Dire pour ne pas disparaître

Angi apprend à poser des mots là où il n’y en avait pas. Elle parle de surcharge sensorielle, de communication brouillée, de besoins simples mais non négociables. “Quand mes besoins ne sont pas remplis, j’ai des fonctions qui s’éteignent. Parler, par exemple.” Elle ne demande pas qu’on s’excuse à sa place. Elle souhaite seulement que cela soit compris. Que l’on mesure, sans pathos, ce que cela coûte de maintenir l’équilibre dans un monde trop dense, trop bruyant. “On n’est pas incapables. On a juste besoin d’adaptations. Et souvent, ces adaptations profitent à tout le monde.” Elle parle pour elle, mais aussi pour celles et ceux qu’on n’entend pas, ou trop tard. Ce qu’elle cherche, en nommant, ce n’est pas à se justifier, mais à demeurer fidèle à ce qu’elle est — sans s’effacer.

L’écart comme passage

Aujourd’hui, Angi est ingénieure.
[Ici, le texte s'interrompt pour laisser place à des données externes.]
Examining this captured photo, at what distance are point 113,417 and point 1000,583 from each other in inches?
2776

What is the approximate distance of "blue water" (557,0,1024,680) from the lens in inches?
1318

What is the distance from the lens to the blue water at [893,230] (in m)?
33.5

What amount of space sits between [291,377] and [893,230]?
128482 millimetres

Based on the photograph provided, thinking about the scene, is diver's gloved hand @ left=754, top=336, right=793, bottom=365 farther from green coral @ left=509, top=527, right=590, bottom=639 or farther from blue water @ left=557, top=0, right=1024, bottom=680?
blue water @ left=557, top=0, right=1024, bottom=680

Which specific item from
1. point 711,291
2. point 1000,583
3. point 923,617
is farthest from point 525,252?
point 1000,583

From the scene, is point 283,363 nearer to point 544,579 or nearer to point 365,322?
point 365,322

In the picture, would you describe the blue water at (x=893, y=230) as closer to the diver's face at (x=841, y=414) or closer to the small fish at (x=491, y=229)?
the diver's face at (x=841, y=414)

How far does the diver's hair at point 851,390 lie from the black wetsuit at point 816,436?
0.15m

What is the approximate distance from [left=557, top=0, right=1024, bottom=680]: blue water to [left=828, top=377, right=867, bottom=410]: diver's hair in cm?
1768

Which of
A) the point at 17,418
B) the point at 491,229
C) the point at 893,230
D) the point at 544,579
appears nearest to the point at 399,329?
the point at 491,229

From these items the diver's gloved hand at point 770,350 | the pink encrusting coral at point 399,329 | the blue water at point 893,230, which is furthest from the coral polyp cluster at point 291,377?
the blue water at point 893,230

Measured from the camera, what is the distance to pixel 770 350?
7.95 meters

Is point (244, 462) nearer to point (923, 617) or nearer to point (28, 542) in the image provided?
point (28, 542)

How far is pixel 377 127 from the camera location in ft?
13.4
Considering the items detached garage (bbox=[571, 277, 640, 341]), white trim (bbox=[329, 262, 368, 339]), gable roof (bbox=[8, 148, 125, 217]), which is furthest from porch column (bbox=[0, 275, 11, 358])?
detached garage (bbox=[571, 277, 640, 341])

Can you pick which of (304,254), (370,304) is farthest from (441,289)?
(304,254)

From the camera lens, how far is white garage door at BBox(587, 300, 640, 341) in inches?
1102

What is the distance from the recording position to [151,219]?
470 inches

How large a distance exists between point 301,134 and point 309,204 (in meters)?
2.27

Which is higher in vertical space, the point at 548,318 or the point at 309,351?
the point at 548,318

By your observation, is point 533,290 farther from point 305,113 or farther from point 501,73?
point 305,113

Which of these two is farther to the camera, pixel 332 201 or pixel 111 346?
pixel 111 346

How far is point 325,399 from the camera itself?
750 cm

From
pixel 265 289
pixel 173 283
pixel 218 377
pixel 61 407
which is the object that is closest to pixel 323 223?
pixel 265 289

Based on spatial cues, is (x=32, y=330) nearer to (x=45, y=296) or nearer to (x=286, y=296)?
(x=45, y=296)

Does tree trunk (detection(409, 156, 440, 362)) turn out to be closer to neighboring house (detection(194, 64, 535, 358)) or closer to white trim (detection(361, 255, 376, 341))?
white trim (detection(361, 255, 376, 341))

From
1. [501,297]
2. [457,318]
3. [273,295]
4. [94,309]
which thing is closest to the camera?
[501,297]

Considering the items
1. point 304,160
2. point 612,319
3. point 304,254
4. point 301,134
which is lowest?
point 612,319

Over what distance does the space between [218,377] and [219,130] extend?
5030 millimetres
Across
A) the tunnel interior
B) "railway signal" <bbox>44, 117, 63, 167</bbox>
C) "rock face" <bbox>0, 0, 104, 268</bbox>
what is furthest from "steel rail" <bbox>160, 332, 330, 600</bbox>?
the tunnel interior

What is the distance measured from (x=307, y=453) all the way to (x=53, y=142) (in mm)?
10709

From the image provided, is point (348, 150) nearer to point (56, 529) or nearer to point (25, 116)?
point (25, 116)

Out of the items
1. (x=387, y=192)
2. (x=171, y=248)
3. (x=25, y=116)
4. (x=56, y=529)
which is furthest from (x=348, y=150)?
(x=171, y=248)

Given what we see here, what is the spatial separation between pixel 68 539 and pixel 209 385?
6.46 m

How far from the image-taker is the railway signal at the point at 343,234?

Elle code, elle forme, elle prend la parole. Elle crée des espaces pour les femmes dans la tech, s’engage pour l’accessibilité, transmet ce qu’elle aurait aimé recevoir. Mais elle le fait sans s’imposer. Sa légitimité, elle ne la revendique pas : elle l’incarne, à sa manière. “Je ne suis pas parfaite, mais je suis vivante. Et ça suffit pour être un modèle.” Elle dit cela sans chercher à convaincre. Elle dit cela comme on tend la main. Pas pour diriger, mais pour signaler que c’est possible. Que l’on peut se frayer un passage dans l’écart.